Please lay out everything from the line containing "Considering the photo" down to the line containing "Answer: pixel 9", both included, as a Markdown table with the columns Number and Line, leaving out blank lines.

— START —

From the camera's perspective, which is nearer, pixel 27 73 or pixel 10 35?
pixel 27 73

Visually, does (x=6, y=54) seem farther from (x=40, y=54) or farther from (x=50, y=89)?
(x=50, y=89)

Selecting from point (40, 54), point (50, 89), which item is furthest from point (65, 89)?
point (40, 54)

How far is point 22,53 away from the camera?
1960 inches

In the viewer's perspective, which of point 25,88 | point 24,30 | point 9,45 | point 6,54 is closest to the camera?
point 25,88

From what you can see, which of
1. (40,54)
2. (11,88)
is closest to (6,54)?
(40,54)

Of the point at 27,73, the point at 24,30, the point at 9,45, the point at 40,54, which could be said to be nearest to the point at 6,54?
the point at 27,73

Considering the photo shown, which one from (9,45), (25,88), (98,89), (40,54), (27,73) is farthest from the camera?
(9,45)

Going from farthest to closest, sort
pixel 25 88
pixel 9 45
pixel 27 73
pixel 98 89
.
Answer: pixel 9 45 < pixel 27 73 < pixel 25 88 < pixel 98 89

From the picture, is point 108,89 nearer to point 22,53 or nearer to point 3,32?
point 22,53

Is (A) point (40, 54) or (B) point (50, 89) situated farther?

— END —

#### Worked solution
| Number | Line |
|---|---|
| 1 | Considering the photo shown, which one from (9,45), (25,88), (98,89), (40,54), (27,73) is farthest from the camera? |
| 2 | (9,45) |
| 3 | Going from farthest to closest, sort |
| 4 | pixel 25 88 |
| 5 | pixel 9 45 |
| 6 | pixel 27 73 |
| 7 | pixel 98 89 |
| 8 | . |
| 9 | Answer: pixel 9 45 < pixel 27 73 < pixel 25 88 < pixel 98 89 |